(Extract to read)
▼

Sudan fighting mars shaky truce as ex-regime members flee prison
KHARTOUM: A Sudanese war crimes suspect, part of the Islamist regime ousted in 2019, has escaped jail as heavy battles rocked the country on Wednesday, heightening fears for a fragile ceasefire.
On the second full day of a three-day truce, witnesses reported “heavy air strikes” in East Nile, east of the capital, and “a huge explosion in the direction of a paramilitary camp”. Warplanes flew over northern suburbs of Khartoum, drawing heavy anti-aircraft fire from the paramilitaries, witnesses told AFP.
In southern Khartoum, machinegun fire was reported near one of the homes owned by paramilitary commander Mohamed Hamdan Daglo, who has led the heavily armed Rapid Support Forces (RSF) into war against the armed forces, under army chief Abdel Fattah al-Burhan.
In the chaos -- which has killed hundreds, sparked a mass flight of terrified foreigners and Sudanese citizens, and deepened a humanitarian crisis -- Ahmed Harun, a leading figure of the regime of deposed strongman Omar al-Bashir, said late Tuesday he and others had escaped prison.
Harun is wanted for war crimes by the International Criminal Court in connection with the Bashir regime´s unleashing of Janjaweed militias against non-Arab ethnic minorities in Darfur.

▲

(Required task) Reproduce the news report on the Sudan fighting and the prison escape word for word, from its headline to its last sentence. The lines that come next are not needed for anything here.

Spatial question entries
▼

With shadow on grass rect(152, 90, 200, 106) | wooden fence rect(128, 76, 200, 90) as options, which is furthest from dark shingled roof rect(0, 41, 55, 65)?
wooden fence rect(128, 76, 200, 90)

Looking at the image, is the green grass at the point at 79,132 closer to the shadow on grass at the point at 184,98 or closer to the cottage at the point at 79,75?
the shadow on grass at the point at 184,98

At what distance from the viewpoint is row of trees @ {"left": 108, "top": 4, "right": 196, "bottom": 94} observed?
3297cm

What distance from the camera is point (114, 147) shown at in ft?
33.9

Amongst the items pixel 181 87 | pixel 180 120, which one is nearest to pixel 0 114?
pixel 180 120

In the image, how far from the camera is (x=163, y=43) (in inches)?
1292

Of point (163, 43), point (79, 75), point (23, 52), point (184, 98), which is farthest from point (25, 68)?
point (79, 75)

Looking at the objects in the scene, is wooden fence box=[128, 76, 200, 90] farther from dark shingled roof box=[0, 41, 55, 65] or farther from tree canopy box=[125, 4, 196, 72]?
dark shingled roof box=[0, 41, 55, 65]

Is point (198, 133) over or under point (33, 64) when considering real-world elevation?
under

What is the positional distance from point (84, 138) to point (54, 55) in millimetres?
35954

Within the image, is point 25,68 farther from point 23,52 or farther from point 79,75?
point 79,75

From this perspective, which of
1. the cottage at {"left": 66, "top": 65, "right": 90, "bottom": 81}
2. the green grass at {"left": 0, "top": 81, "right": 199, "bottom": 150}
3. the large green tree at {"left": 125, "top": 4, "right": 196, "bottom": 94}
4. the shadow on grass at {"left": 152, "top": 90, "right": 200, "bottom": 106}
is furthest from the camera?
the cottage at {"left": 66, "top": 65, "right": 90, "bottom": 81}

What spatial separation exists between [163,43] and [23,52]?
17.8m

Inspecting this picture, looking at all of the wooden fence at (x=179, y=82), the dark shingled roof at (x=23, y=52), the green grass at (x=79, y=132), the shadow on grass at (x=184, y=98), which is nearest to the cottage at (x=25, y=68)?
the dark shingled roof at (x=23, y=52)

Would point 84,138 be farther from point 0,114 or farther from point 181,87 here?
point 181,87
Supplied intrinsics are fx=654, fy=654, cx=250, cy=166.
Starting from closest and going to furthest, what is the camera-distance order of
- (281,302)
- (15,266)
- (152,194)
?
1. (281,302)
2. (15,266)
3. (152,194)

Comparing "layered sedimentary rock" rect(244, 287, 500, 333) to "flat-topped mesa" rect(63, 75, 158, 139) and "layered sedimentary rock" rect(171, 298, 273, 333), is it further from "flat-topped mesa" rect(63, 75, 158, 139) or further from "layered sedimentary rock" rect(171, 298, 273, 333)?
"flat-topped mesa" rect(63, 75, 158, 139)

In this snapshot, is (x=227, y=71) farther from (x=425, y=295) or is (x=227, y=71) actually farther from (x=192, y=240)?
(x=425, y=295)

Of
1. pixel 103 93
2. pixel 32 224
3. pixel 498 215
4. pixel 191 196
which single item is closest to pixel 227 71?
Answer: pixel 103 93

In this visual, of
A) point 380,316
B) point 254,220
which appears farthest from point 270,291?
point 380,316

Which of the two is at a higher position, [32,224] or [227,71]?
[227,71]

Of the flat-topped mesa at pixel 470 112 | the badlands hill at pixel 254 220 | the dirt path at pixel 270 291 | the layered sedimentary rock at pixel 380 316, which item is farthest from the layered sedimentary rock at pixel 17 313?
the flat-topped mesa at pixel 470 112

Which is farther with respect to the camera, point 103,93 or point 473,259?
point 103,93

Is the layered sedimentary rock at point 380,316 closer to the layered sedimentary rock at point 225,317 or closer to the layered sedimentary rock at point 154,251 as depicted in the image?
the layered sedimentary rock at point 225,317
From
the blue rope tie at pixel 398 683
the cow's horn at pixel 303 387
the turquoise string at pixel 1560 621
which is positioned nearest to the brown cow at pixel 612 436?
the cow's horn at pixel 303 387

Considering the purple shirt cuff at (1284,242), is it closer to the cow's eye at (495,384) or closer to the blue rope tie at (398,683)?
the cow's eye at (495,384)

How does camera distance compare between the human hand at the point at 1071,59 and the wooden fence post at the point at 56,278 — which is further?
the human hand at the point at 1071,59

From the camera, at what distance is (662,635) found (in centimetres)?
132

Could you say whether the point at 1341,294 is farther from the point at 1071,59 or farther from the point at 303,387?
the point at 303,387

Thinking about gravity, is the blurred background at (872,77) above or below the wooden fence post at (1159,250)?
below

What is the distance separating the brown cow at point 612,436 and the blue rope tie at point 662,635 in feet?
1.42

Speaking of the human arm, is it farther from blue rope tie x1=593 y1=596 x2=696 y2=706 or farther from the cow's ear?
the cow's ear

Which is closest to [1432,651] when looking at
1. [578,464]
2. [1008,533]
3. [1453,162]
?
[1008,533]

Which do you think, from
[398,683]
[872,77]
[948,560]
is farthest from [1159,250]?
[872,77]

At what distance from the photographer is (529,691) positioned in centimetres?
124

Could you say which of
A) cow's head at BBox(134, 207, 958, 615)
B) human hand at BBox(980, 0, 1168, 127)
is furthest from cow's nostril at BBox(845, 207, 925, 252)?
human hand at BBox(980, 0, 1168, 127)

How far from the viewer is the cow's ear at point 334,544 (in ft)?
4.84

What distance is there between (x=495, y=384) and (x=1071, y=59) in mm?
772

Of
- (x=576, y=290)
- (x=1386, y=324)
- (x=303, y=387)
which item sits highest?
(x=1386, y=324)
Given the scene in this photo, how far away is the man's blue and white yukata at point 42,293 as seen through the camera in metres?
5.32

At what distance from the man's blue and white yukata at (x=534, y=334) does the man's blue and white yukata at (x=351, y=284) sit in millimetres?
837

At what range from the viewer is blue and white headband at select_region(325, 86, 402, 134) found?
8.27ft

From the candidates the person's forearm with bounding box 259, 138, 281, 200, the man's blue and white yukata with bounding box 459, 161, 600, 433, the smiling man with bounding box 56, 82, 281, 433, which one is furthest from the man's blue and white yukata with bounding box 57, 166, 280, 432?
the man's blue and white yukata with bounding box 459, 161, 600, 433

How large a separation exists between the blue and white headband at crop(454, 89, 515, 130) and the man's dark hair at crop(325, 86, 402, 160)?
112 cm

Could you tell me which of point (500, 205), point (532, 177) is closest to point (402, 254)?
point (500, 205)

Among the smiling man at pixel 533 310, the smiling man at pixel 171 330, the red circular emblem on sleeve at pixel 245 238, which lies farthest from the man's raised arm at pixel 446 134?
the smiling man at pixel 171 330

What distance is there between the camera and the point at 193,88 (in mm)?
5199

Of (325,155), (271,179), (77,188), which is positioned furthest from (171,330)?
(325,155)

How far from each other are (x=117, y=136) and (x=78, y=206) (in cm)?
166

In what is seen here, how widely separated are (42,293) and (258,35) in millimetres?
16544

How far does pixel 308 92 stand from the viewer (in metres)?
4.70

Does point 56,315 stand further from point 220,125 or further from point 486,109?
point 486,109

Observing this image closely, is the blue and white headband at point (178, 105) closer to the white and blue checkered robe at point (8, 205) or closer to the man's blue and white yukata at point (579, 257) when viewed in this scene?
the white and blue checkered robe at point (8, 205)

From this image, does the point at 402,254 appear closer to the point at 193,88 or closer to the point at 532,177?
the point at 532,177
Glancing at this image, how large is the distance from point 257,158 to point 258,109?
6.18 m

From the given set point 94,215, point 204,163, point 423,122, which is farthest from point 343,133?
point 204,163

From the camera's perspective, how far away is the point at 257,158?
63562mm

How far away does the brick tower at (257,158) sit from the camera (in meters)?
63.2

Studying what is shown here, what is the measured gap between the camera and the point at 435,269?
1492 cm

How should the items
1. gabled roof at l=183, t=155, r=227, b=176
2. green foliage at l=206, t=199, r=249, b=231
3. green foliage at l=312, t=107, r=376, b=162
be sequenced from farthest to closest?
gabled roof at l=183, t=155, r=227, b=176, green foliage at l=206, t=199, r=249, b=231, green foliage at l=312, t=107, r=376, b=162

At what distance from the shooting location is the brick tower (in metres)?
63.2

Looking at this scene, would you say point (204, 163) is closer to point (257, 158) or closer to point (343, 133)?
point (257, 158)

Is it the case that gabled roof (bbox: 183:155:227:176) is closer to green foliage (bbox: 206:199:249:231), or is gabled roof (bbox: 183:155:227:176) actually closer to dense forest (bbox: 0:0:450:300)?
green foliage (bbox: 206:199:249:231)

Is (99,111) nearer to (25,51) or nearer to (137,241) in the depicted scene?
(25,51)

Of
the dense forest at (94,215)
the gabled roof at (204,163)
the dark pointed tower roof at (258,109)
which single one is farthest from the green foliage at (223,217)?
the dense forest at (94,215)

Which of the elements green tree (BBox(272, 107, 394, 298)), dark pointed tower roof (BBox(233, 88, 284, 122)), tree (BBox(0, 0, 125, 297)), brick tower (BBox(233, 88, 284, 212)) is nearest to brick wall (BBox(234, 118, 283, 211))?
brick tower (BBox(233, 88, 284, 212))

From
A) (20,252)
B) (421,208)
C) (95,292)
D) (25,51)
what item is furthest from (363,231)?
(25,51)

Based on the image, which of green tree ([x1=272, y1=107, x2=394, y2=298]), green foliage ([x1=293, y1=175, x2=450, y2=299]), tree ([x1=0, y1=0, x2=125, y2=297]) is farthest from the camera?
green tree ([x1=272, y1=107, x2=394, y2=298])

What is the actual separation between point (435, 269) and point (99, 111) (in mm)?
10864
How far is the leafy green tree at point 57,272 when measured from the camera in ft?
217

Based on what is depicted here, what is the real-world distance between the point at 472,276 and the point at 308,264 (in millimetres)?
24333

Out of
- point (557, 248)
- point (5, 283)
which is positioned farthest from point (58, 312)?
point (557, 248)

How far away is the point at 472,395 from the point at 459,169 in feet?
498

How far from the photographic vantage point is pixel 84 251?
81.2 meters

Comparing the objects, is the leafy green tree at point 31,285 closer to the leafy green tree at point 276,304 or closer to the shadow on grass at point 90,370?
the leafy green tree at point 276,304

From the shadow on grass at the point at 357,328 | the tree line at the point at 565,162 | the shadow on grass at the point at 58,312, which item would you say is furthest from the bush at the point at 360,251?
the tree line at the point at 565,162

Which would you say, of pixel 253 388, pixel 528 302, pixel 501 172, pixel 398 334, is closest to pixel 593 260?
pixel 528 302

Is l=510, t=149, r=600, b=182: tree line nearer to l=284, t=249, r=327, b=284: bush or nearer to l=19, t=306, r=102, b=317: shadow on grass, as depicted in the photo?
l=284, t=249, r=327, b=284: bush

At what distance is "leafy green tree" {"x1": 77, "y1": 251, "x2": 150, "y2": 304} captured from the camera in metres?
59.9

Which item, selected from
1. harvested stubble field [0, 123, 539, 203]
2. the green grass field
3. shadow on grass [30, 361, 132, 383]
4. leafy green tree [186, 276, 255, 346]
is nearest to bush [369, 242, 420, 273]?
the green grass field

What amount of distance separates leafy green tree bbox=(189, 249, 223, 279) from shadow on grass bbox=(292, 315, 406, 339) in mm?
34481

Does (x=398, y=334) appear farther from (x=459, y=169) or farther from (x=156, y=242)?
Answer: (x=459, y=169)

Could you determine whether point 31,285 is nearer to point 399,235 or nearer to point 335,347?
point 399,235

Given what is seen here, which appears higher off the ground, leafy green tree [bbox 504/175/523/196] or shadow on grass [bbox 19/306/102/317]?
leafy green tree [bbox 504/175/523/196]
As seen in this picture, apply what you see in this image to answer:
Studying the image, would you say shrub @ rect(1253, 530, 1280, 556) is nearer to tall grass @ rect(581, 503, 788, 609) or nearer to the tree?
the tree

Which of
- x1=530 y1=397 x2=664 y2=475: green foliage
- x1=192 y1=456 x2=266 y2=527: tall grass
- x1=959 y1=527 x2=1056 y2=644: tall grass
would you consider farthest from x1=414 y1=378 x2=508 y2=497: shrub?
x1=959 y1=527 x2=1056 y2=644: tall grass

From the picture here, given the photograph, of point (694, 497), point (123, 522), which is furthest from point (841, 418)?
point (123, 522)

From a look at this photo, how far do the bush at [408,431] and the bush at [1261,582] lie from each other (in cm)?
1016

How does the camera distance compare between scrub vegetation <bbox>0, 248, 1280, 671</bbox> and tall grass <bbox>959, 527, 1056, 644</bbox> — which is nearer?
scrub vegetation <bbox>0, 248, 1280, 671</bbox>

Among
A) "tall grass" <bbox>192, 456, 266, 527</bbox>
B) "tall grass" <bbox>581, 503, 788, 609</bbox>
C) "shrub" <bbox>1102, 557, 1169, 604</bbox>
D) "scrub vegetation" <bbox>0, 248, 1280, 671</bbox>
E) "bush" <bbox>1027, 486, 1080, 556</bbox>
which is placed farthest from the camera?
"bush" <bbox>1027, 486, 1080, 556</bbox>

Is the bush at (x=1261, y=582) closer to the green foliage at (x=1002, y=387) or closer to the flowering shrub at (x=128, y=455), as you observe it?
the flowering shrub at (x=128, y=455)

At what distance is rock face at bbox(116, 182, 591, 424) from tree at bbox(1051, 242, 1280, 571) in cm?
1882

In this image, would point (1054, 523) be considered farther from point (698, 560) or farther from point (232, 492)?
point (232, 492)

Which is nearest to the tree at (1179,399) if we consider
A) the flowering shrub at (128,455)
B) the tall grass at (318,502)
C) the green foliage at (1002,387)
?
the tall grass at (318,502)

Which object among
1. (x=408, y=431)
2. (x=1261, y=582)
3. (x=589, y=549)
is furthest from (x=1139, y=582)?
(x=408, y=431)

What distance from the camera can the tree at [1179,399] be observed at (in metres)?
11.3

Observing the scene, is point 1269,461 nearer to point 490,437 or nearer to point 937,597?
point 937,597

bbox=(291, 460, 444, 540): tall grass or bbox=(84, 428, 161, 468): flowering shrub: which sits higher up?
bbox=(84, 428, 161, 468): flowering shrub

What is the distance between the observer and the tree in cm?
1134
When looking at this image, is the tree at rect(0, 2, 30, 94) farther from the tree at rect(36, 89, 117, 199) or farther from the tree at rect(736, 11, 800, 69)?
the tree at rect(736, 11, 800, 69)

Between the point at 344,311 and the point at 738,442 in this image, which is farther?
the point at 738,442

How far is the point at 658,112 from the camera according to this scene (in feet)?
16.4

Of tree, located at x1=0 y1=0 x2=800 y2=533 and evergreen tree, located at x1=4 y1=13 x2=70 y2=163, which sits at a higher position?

▲

(Correct response)
Sudan fighting mars shaky truce as ex-regime members flee prison
KHARTOUM: A Sudanese war crimes suspect, part of the Islamist regime ousted in 2019, has escaped jail as heavy battles rocked the country on Wednesday, heightening fears for a fragile ceasefire.
On the second full day of a three-day truce, witnesses reported “heavy air strikes” in East Nile, east of the capital, and “a huge explosion in the direction of a paramilitary camp”. Warplanes flew over northern suburbs of Khartoum, drawing heavy anti-aircraft fire from the paramilitaries, witnesses told AFP.
In southern Khartoum, machinegun fire was reported near one of the homes owned by paramilitary commander Mohamed Hamdan Daglo, who has led the heavily armed Rapid Support Forces (RSF) into war against the armed forces, under army chief Abdel Fattah al-Burhan.
In the chaos -- which has killed hundreds, sparked a mass flight of terrified foreigners and Sudanese citizens, and deepened a humanitarian crisis -- Ahmed Harun, a leading figure of the regime of deposed strongman Omar al-Bashir, said late Tuesday he and others had escaped prison.
Harun is wanted for war crimes by the International Criminal Court in connection with the Bashir regime´s unleashing of Janjaweed militias against non-Arab ethnic minorities in Darfur.